• _EXERCISE REQUIREMENTS_: Every entry in the data is to be written out exactly; no picture belongs in the copy.

• _EXTRACTED MATERIAL_:
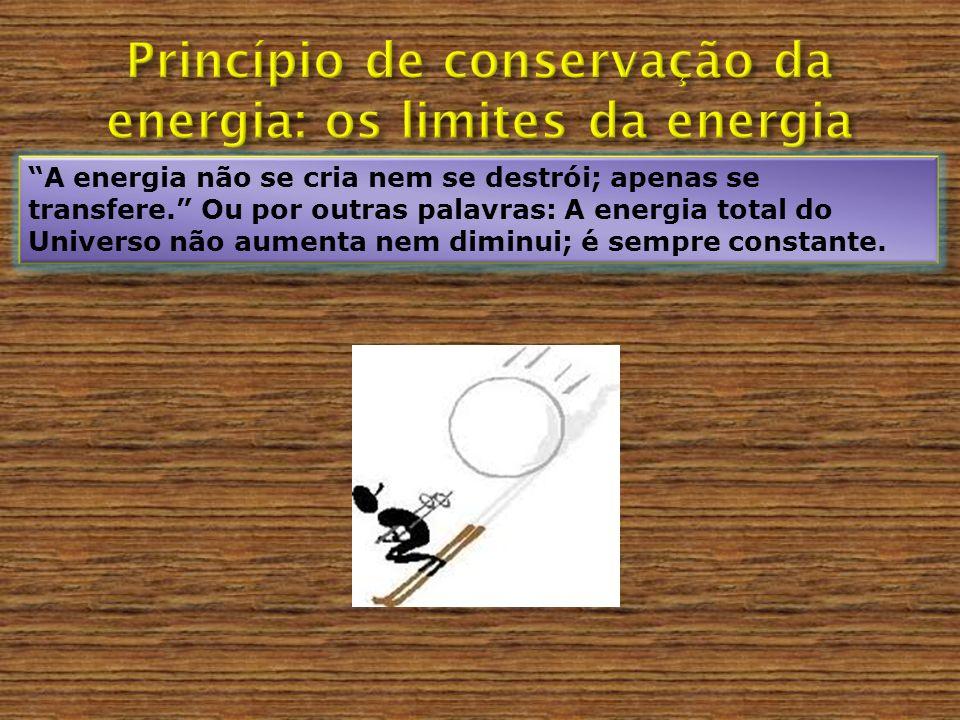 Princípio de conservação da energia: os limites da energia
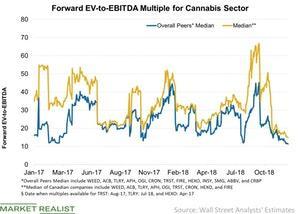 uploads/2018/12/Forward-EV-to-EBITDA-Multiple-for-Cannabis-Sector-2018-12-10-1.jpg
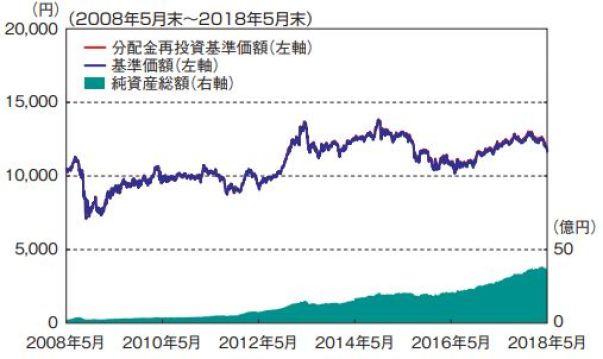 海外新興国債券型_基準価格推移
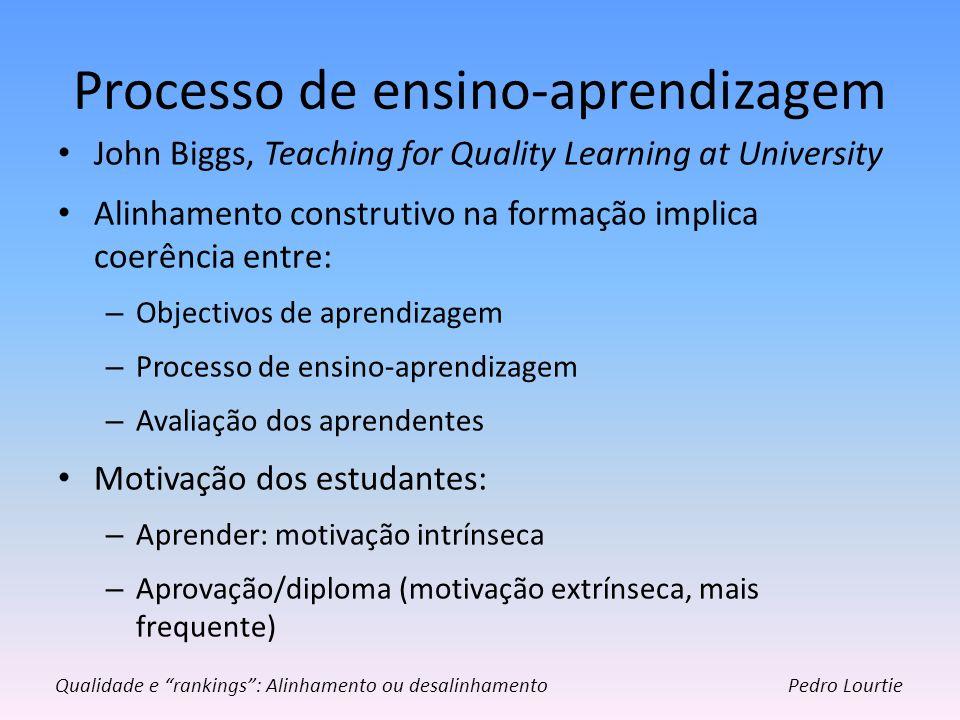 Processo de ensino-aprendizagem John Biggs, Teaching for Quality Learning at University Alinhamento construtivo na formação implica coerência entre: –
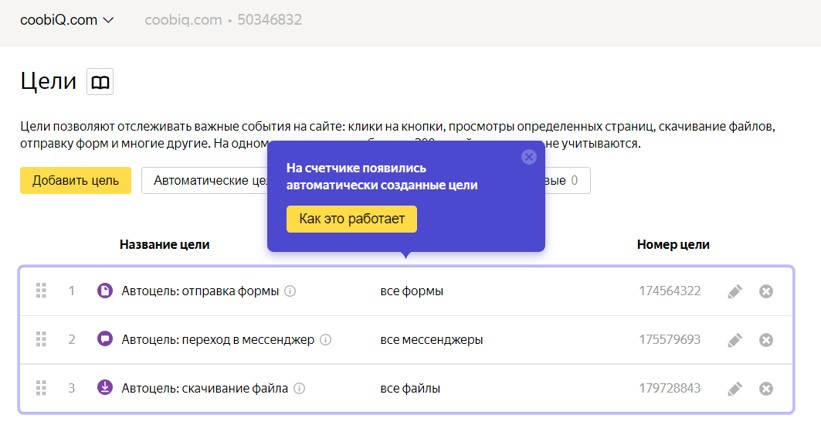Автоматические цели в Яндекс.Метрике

• _EXERCISE RESPONSE_:
 Princípio de conservação da energia: os limites da energia
 uploads/2018/12/Forward-EV-to-EBITDA-Multiple-for-Cannabis-Sector-2018-12-10-1.jpg
 海外新興国債券型_基準価格推移
 Processo de ensino-aprendizagem John Biggs, Teaching for Quality Learning at University Alinhamento construtivo na formação implica coerência entre: –
Автоматические цели в Яндекс.Метрике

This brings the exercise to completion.